Not too mention it probably would not work. I hava a 6", yea, deeper than yours, and ick returned. Not even worth chancing. The time is even harder than the money for another tank. Go through a "8" week fallow period MIN and just get her over with.
 
Thanks. I was going to just go to .012 because of the pipefish. I've read that's appropriate for seahorses and figured that would translate to pipes. If that's not low enough, then it doesn't make much sense.

I have another tank. I was really a matter of ease and that I have an ocellated dragonet that sleeps in the sand so I wanted so in there.
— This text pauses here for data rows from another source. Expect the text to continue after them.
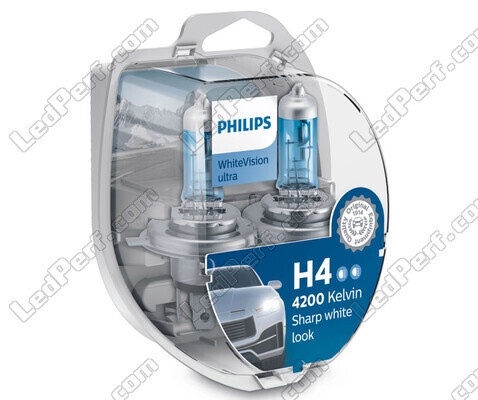 Set van 2 lampen H4 Philips WhiteVision ULTRA + Nachtlampen - 12342WVUSM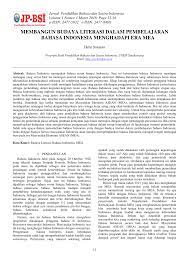 Naskah menggunakan bahasa indonesia atau bahasa inggris. Pdf Membangun Budaya Literasi Dalam Pembelajaran Bahasa Indonesia Menghadapi Era Mea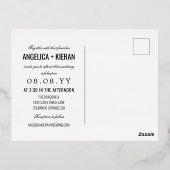 White Burgundy Bloral Greenery Monogram Wedding Folie Einladungspostkarte (Rückseite)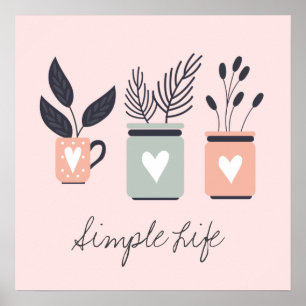 Póster Plantas de maceta rosa pastel y gris moderno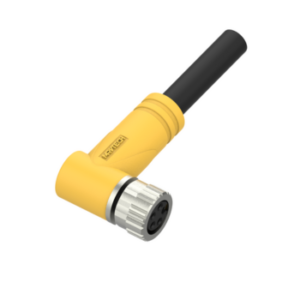 M8, female, angled, 4-pin, shielded, PVC cable, 2 m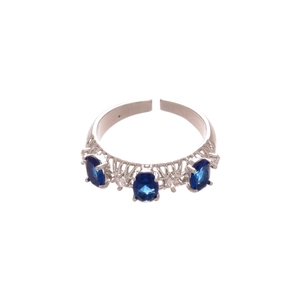 Vintage silver open ring with oval blue gemstones and sparkling cubic zirconia stones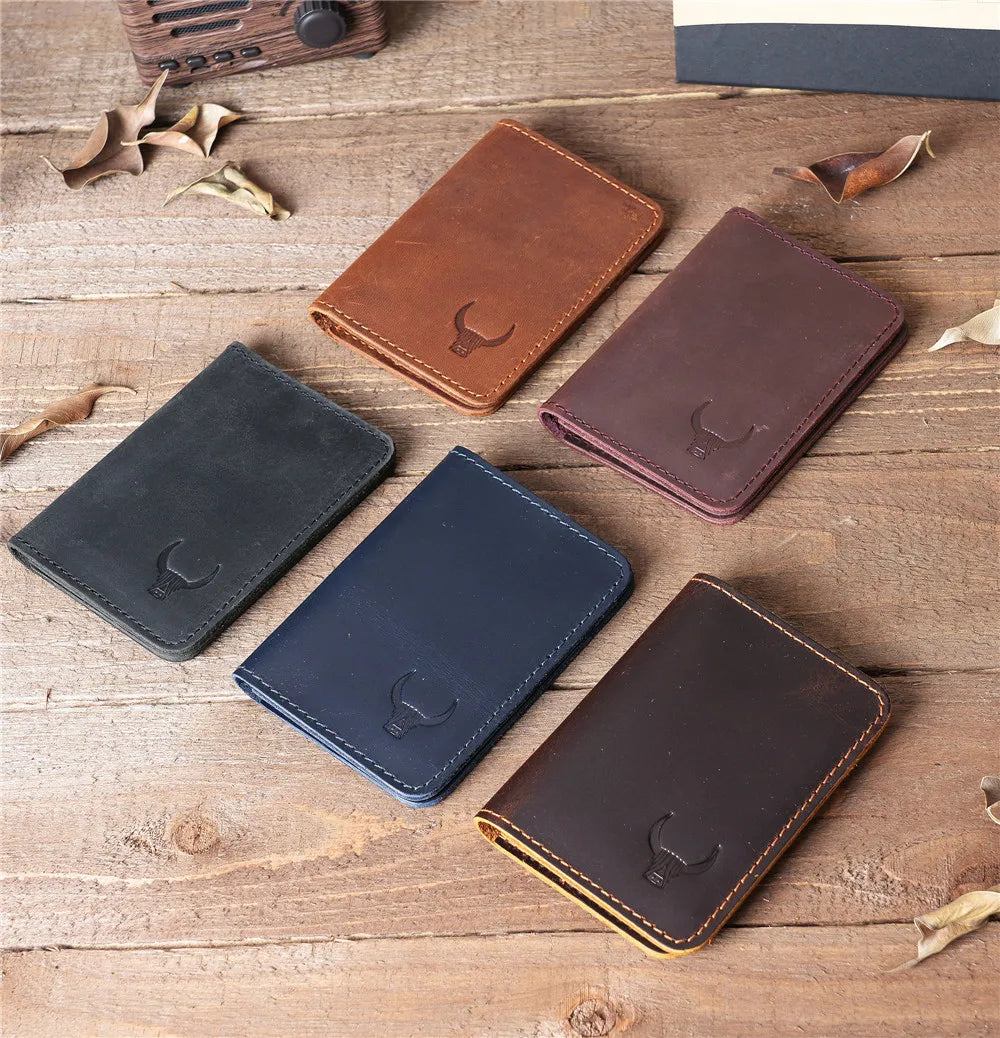Portefeuille Minimaliste en Cuir Véritable pour Homme – Porte-cartes Slim en Cuir de Vachette — photo 1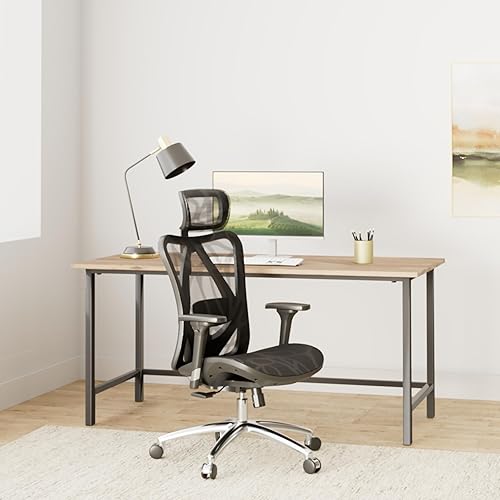 Miniatura 12 de SIHOO Silla de oficina ergonómica de malla, silla de escritorio para computadora con reposabrazos de 3 vías, soporte lumbar de 2 vías y gris,Negro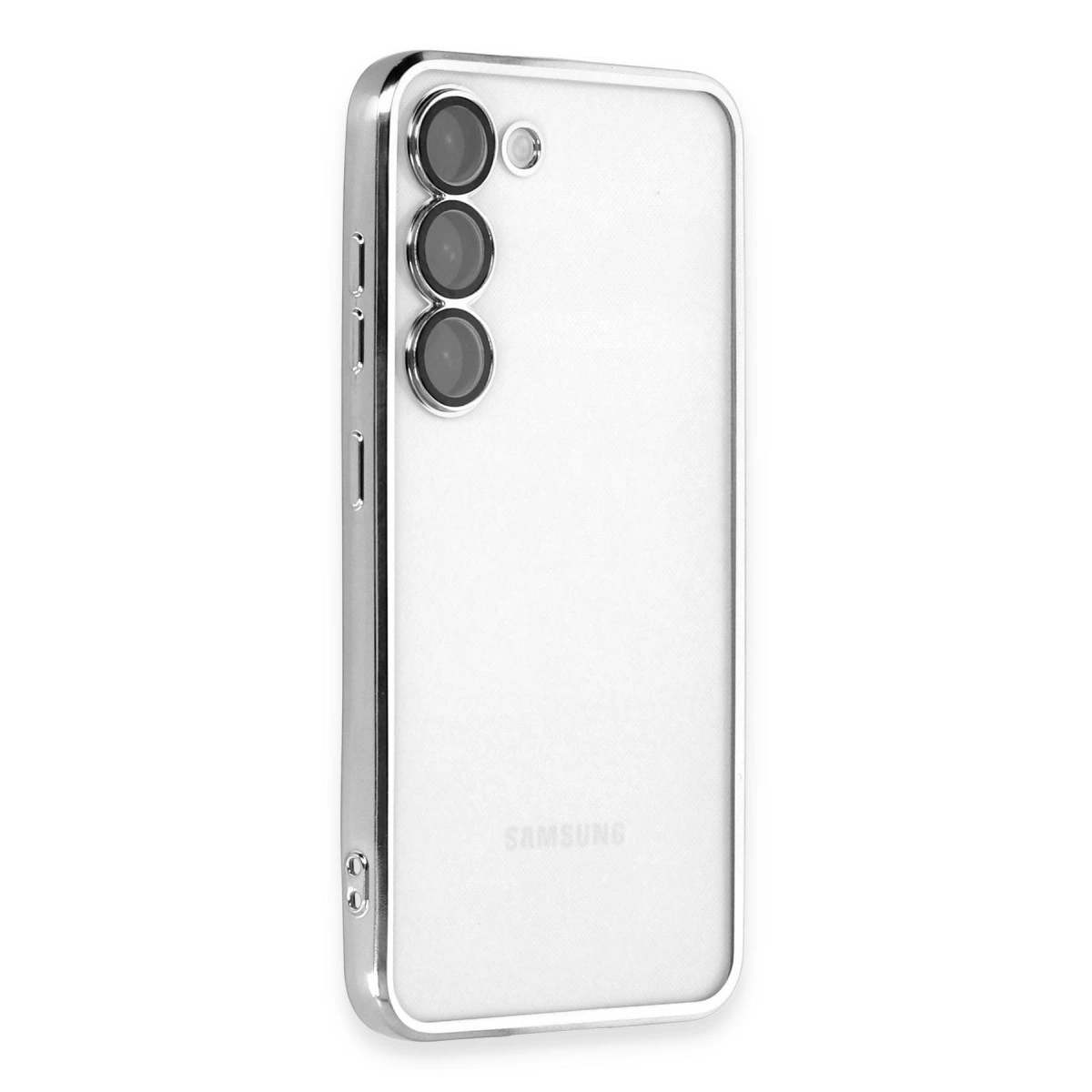 Gümüş çerçeveli beyaz telefon kılıfı, sol üstte üç kamera lensi bulunur.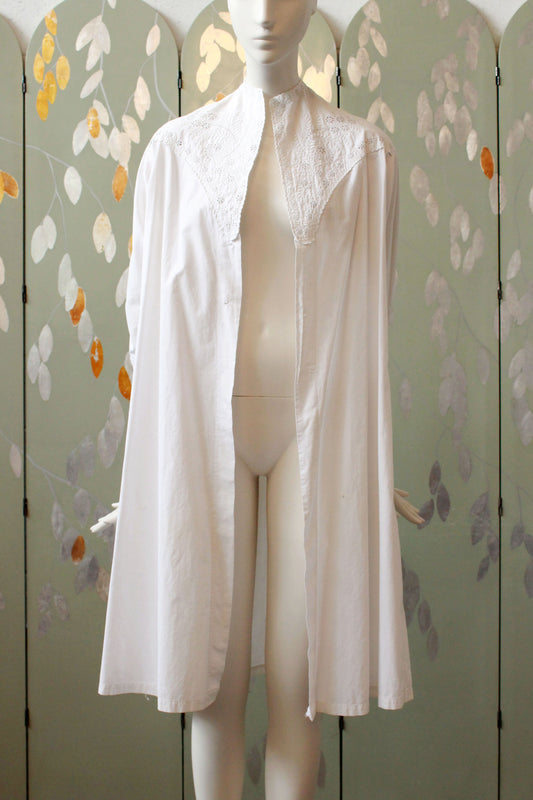 1910s Antique Cotton Robe, Antique Dressing Gown, Broderie Anglaise, Cottage Core Robe
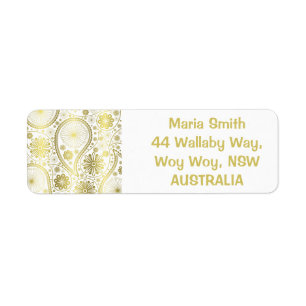 Gold paisley pattern return address label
I'll just take everyone out, take the sand out, put everyone back in and put a bowl of new sand in there that hopefully the dragonet will use.

Thanks.
 
If it's an established DSB, you don't want to move it, unless you plan on scrapping it and starting over. Mixing the sediment layers will cause the bed to colapse, leaving you with about the same as we discussed above. I say just use fresh sand for the dragonette to sleep in while in the quarantine tank, and leave the sand in the main system where it is.

DJ
 
Amen! Take the fish out of the main tank, redo your aquascaping and then let her go for 8 weeks. Do NOT add any corals, inverts or anything. On second thought, heck, go get a few additions of shrimp or an anemone now. Then let the tank stay fallow with everything you have now but the fish. Your main tank will then be free of ick after 8 weeks and you will have some new additions to keep you from being bored with an empty tank during that time. Arange it like you want it so, when you start that ticker, you will not be like "man, I want that zoa but now I have to wait 8 weeks before i can put it in", lol. Been there, done that!